— begin Document excerpt —

Code and work is related to this [Paper](https://arxiv.org/pdf/1805.02474.pdf)
and some code for the preprocessing is adapted from [here](https://keras.io/examples/nlp/pretrained_word_embeddings/)

In [108]:
import tensorflow_datasets as tfds
import tensorflow as tf
from tensorflow import keras
from tensorflow.keras.layers.experimental.preprocessing import TextVectorization

import numpy as np
import os

# Data

### Loading IMDB_reviews and splitting in Train/Test

In [107]:
(ds_train, ds_test), ds_info = tfds.load('imdb_reviews/plain_text',
                                          split=['train', 'test'],
                                          shuffle_files=True,
                                          as_supervised=True,
                                          with_info=True)

creating a list `ds` of all the reviews in plain text

In [89]:
it = list(ds_train)
ds = []
for i in it:
  ds.append(i[0].numpy().decode())

— end Document excerpt —
— begin Entries —

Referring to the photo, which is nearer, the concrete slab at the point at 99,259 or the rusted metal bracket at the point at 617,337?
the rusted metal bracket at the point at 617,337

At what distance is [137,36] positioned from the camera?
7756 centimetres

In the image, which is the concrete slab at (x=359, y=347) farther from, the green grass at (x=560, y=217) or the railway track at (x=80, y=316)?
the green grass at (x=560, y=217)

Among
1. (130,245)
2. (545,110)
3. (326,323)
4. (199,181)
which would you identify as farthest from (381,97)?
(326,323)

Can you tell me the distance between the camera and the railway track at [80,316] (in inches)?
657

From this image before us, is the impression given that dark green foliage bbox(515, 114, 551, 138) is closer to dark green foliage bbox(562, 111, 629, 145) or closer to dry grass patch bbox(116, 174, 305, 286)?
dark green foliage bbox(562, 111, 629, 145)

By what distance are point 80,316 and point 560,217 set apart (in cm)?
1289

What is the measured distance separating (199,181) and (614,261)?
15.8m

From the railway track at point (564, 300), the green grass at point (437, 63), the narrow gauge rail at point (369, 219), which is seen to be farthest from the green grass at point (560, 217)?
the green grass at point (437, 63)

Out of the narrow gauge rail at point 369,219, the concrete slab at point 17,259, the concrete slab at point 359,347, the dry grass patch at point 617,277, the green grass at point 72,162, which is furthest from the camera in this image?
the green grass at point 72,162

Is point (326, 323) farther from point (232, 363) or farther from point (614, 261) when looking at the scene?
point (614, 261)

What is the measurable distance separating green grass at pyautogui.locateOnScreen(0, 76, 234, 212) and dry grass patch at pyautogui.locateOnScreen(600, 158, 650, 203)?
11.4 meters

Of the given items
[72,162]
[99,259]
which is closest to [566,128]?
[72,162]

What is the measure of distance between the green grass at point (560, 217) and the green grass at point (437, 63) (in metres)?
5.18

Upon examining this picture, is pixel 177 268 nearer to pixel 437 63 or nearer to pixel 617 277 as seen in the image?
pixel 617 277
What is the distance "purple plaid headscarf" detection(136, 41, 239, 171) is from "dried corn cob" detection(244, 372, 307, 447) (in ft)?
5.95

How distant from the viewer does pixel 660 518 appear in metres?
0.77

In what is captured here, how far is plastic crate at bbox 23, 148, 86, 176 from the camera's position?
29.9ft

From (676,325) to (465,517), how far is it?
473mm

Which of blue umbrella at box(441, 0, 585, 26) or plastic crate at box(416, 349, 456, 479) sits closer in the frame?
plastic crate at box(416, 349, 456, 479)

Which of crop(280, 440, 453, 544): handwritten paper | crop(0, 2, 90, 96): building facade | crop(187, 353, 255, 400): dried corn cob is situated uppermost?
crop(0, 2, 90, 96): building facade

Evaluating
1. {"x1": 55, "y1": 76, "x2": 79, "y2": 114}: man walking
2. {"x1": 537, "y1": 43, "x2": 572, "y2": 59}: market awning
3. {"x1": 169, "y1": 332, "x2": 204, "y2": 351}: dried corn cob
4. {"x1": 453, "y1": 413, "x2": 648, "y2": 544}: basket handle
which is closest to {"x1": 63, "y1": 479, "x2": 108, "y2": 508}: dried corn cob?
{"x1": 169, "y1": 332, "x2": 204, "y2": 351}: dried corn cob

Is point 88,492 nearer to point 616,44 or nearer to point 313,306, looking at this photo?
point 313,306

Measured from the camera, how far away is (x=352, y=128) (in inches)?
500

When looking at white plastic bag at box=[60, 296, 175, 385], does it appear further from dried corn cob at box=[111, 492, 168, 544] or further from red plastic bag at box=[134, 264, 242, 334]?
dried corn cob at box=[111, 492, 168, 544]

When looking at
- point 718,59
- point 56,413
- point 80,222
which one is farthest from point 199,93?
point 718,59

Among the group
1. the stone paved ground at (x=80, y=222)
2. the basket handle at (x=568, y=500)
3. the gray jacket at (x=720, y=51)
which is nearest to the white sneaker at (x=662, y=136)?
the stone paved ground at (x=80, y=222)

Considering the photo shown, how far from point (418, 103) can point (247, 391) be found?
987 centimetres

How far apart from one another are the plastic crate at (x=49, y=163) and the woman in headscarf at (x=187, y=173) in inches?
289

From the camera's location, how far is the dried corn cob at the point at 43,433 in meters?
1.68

— end Entries —

Aim A — Write out the passage of the IMDB notebook excerpt word for word, starting at "import numpy as" and ending at "with_info=True)".
Aim B — In the IMDB notebook excerpt, what is the loop in the last code block meant to produce?
Aim C — In the IMDB notebook excerpt, list every keyword argument passed to `tfds.load`.

Exercise answer A —
import numpy as np
import os

# Data

### Loading IMDB_reviews and splitting in Train/Test

In [107]:
(ds_train, ds_test), ds_info = tfds.load('imdb_reviews/plain_text',
                                          split=['train', 'test'],
                                          shuffle_files=True,
                                          as_supervised=True,
                                          with_info=True)

Exercise answer B — It creates a list named `ds` that holds all the reviews in plain text. It turns `ds_train` into a list, then appends each review after calling `.numpy().decode()` on it.

Exercise answer C —
- split
- shuffle_files
- as_supervised
- with_info